У него ещё есть силы усмехаться!
– Ты не понимаешь? Ты теперь станешь вампиром!
Часовщик хохочет – правда, с какими-то истерическими нотками. Чужестранец несчастно нахмуривается.
– Ну ты и глупость сказал! Не переживай, это всё детские сказки. Для того чтобы сделать кого-то вампиром, надо изменить его энергетический узор. Все остальные способы бесполезны.
Он говорит правду? Значит, всё в порядке… более-менее?
Чужестранец выдыхает с долей облегчения и встаёт на ноги. Часовщик поднимается следом, хватается за стол: его заносит в сторону.
– Дай, пожалуйста, полотенце; вон там, у шкафа.
Чужестранец протягивает ему совершенно белую ткань – и через пару секунд она становится тёмно-красной: сложив пополам, Часовщик прижимает её к шее.
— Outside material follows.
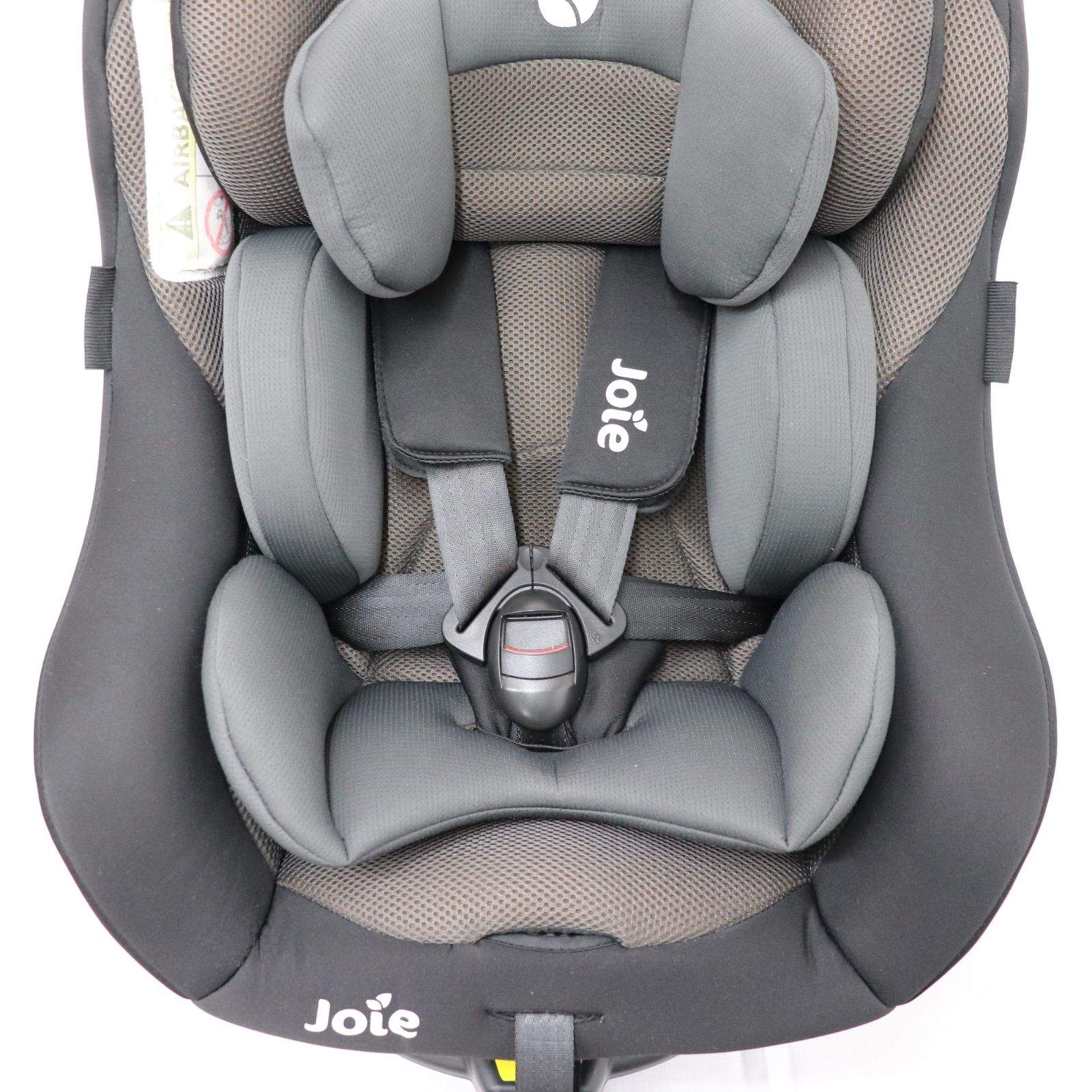 美品】Joie ジョイー Arc 360° ISOFIX ブラック グレー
Хорошо, что не алая: артерия не задета. Но и вену можно повредить так, что…
– А ты от потери крови…
– Не умру, – успокаивает Часовщик. – Рана не такая уж глубокая, я чувствую. Никудышный из тебя вампир.
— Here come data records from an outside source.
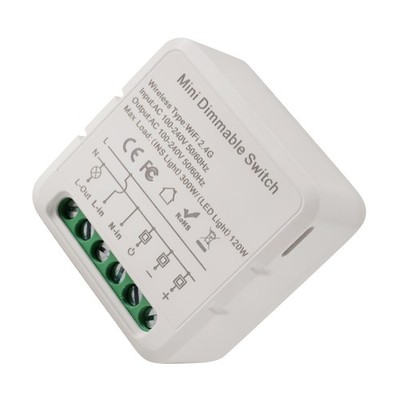 Tuya WiFi  Dimmer-Schaltermodul UnterstüTzt die 2-Wege-Steuerung Von LED-Le2537
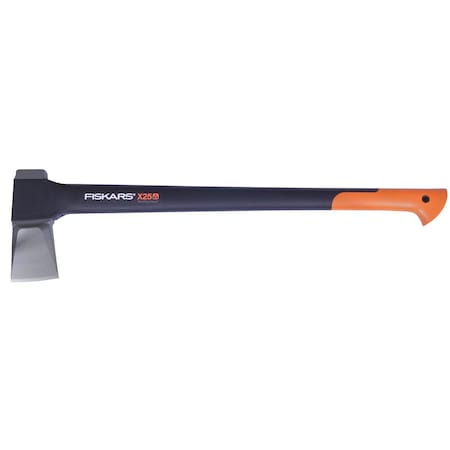Sunbelt FISKARS, X25, SPLITTING AXE 30.4" x9.3" x1.4" A-B178546935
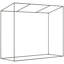 6.5 Ft W x 2.5 Ft D Lean-To Greenhouse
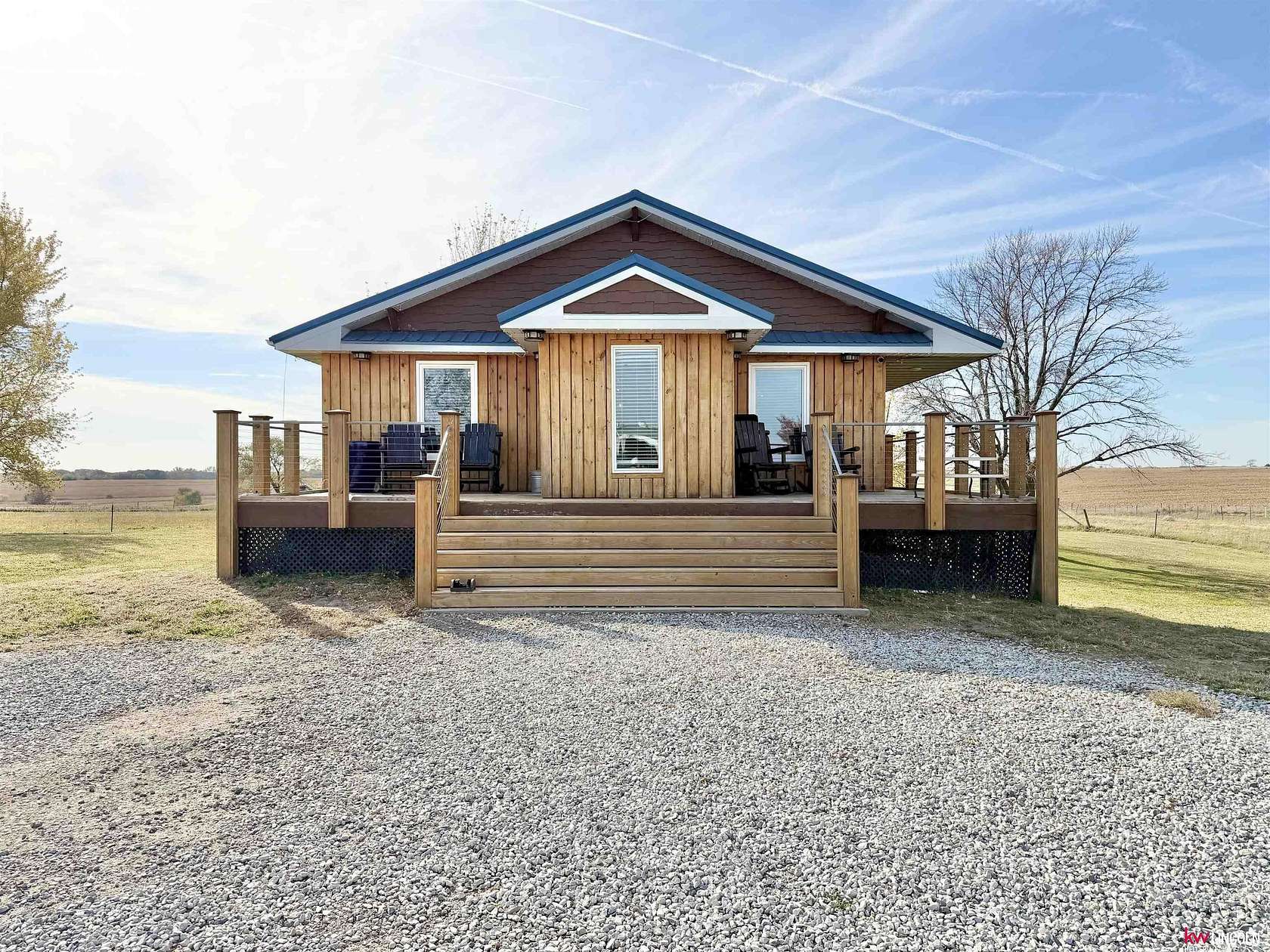 6 Acres of Residential Land with Home for Sale in Beatrice, Nebraska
– Оставь шуточки, и без них тошно. – Чужестранец потирает висок. Ему стыдно, противно и одновременно хорошо. А от этого ещё противнее.
Часовщик опускается на табуретку и пару секунд глядит в пустоту.
– Зато ты на какое-то время сыт и можешь спокойно искать Расса. Ты ведь этого хотел, не так ли?
Чужестранец кивает.
Ну что ж, он прав. Мотылёк в безопасности, револьвер – за поясом, на улице немного стемнело. Можно выходить на поиски.
Посмотрим теперь, кто кому сюрприз устроит.